The park district’s newest committee, the Senior Advisory Committee is hoping to address that by reaching out to local seniors, coordinating with other senior groups and creating new and exciting programs.
Meeting for the first time as a formal committee last Tuesday afternoon, the group sat at two pushed-together tables in Longfellow Center’s recreation room and discussed just how to get more people to take part in the park district’s programs.
The park district does have several marquee programs, the most popular being “Drop-In Days” at Longfellow Center, where seniors congregate on Tuesday afternoons to play chess, Scrabble and most popularly, bridge.
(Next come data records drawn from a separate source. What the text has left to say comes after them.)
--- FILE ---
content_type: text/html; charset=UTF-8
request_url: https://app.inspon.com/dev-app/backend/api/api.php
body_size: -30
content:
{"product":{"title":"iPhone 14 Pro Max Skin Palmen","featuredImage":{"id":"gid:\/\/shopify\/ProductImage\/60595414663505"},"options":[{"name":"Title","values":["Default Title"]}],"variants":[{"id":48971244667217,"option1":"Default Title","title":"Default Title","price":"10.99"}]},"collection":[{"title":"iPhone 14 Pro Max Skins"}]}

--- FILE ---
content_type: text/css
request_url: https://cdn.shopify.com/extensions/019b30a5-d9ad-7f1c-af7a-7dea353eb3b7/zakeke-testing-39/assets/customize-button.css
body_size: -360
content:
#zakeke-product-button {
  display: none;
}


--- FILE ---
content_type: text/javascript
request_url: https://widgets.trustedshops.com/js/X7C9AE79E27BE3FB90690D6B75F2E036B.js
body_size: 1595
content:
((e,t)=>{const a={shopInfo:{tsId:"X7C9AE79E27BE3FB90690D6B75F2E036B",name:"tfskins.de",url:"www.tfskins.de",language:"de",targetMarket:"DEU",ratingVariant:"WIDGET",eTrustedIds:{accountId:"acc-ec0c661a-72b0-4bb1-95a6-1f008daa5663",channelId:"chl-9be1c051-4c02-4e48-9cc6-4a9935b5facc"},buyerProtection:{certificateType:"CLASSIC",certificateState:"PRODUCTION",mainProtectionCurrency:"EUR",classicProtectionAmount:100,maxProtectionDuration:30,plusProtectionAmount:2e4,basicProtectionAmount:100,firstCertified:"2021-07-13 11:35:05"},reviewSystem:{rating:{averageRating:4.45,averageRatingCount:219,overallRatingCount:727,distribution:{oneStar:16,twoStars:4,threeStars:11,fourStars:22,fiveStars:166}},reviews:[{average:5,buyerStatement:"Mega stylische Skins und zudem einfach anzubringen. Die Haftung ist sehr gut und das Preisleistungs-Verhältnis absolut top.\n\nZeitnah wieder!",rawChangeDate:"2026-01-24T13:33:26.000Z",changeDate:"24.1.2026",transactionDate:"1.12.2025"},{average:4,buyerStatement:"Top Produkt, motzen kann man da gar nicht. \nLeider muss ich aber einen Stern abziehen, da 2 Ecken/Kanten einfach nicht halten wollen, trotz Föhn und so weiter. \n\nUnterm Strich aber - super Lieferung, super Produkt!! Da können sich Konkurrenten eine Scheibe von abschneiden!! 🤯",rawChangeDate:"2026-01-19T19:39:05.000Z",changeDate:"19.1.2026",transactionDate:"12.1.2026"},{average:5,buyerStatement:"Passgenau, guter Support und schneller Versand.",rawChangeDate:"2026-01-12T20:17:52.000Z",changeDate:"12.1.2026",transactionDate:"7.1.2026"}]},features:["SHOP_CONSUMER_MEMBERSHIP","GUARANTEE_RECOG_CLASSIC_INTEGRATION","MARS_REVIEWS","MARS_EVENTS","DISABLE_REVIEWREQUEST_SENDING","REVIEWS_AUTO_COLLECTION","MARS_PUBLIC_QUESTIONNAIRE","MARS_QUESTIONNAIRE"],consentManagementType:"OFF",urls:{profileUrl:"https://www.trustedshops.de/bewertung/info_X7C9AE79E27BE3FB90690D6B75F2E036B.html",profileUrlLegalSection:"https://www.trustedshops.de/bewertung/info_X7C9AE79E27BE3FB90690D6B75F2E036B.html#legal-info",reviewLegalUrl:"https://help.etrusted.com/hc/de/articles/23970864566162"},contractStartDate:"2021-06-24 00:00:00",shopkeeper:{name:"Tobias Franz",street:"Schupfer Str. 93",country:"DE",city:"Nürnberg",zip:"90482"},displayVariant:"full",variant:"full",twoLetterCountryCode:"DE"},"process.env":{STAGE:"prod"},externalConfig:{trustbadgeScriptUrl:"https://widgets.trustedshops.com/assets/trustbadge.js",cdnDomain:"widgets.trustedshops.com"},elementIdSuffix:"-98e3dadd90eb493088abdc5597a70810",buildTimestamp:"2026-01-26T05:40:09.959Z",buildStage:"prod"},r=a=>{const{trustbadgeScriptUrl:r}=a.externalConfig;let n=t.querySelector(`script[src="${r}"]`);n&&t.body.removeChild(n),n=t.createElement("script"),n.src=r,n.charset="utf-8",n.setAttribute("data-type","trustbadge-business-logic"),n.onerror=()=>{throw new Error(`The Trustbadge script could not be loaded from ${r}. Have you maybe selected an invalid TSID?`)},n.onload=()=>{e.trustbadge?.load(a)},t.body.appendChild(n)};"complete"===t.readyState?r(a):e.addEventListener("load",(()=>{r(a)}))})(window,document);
Even Drop-In Days’ attendance leaves something to be desired, though, said the park district’s Active Adult program supervisor, Meredith Schwartz.
“We’d like to increase and expand the recreation program opportunities to the point where we can sustain participation levels,” said Schwartz, who’s acting as the park district’s liaison to the Senior Advisory Committee.
The light attendance could be because of a lack of information, or it could be because of the programs the park district offers, Schwartz said. Either way, the best way to increase participation is by increasing communication, she said.
“We have a feeling this it more about the level of knowledge itself,” Schwartz said. “We want to be the bridge between the public and the park district.”
The committee’s newly elected chairwoman, Mary Kay O’Grady, 70, said she’s looking forward to working to change things in seniors’ favor.
“Seniors often just complain, we don’t move and do anything,” O’Grady said. “So often you hear complaints from seniors about this and that and they want everything free, for one reason or another they don’t want to get involved.”
The committee is hoping to change that by reaching out – first, to local senior service providers to figure out how to augment existing programs without duplicating them.
“There’s no sense in duplicating when we can cooperate,” O’Grady said. “We have to figure who is it that we want to serve, and secondly, what do people want.”
They’ve got the data they need to figure out what exactly their constituency does want. At the meeting, members paid rapt attention as Schwartz presented reams of information for them to take in – everything from historical attendance information to community surveys.
Discussing their long-term plans, the meeting was dotted with a sense of black humor as the members debated who should get the longer, 2½-year terms.
“I hope that I’m alive that long,” said member Patricia Poskitt.
“It crossed my mind,” O’Grady replied with a laugh.